** BEGIN **

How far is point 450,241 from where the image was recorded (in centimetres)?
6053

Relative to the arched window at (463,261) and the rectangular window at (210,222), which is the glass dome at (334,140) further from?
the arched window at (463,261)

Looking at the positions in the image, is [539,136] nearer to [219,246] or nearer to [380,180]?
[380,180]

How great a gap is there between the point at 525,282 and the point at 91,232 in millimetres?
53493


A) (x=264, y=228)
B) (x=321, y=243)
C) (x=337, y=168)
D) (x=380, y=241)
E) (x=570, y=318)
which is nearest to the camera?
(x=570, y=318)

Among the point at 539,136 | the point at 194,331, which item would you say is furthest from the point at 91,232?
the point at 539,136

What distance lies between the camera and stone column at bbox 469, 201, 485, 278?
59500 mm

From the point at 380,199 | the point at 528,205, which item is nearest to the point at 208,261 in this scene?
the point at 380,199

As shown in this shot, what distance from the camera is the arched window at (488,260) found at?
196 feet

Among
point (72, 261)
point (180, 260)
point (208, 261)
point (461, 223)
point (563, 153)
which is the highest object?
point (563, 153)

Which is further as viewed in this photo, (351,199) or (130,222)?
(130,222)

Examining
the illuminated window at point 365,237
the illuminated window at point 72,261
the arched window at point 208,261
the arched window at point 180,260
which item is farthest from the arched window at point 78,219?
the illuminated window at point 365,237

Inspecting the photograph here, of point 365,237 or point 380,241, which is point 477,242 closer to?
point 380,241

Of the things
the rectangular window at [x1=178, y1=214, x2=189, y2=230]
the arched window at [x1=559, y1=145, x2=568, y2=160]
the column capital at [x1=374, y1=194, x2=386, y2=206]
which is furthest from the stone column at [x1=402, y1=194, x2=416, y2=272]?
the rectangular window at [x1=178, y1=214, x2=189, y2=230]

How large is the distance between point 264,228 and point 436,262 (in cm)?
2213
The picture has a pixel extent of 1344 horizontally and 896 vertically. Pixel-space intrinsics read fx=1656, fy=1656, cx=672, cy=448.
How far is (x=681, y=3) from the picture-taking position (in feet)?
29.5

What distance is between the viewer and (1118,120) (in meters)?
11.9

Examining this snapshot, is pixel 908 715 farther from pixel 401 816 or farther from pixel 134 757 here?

** END **

• Given problem
From the records above, extract every line exactly as it stands.

• Correct result
How far is point 450,241 from where the image was recorded (in centimetres)?
6053

Relative to the arched window at (463,261) and the rectangular window at (210,222), which is the glass dome at (334,140) further from?
the arched window at (463,261)

Looking at the positions in the image, is [539,136] nearer to [219,246] or nearer to [380,180]?
[380,180]

How great a gap is there between the point at 525,282 and the point at 91,232 in millimetres?
53493


A) (x=264, y=228)
B) (x=321, y=243)
C) (x=337, y=168)
D) (x=380, y=241)
E) (x=570, y=318)
which is nearest to the camera?
(x=570, y=318)

Among the point at 539,136 | the point at 194,331, which item would you say is furthest from the point at 91,232?
the point at 539,136

What distance lies between the camera and stone column at bbox 469, 201, 485, 278?
59500 mm

From the point at 380,199 | the point at 528,205, which item is nearest to the point at 208,261 in this scene?
the point at 380,199

As shown in this shot, what distance from the camera is the arched window at (488,260) found at?
196 feet

Among
point (72, 261)
point (180, 260)
point (208, 261)
point (461, 223)
point (563, 153)
which is the highest object?
point (563, 153)

Which is further as viewed in this photo, (351,199) or (130,222)?
(130,222)

Examining
the illuminated window at point 365,237
the illuminated window at point 72,261
the arched window at point 208,261
the arched window at point 180,260
which item is farthest from the arched window at point 78,219?
the illuminated window at point 365,237

Inspecting the photograph here, of point 365,237 or point 380,241, which is point 477,242 closer to?
point 380,241

Of the things
the rectangular window at [x1=178, y1=214, x2=189, y2=230]
the arched window at [x1=559, y1=145, x2=568, y2=160]
the column capital at [x1=374, y1=194, x2=386, y2=206]
which is furthest from the stone column at [x1=402, y1=194, x2=416, y2=272]?
the rectangular window at [x1=178, y1=214, x2=189, y2=230]

How large is the distance between point 264,228 and point 436,262 (in cm)?
2213
The picture has a pixel extent of 1344 horizontally and 896 vertically. Pixel-space intrinsics read fx=1656, fy=1656, cx=672, cy=448.
How far is (x=681, y=3) from the picture-taking position (in feet)?
29.5

What distance is between the viewer and (1118,120) (in meters)?
11.9

Examining this snapshot, is pixel 908 715 farther from pixel 401 816 or farther from pixel 134 757 here?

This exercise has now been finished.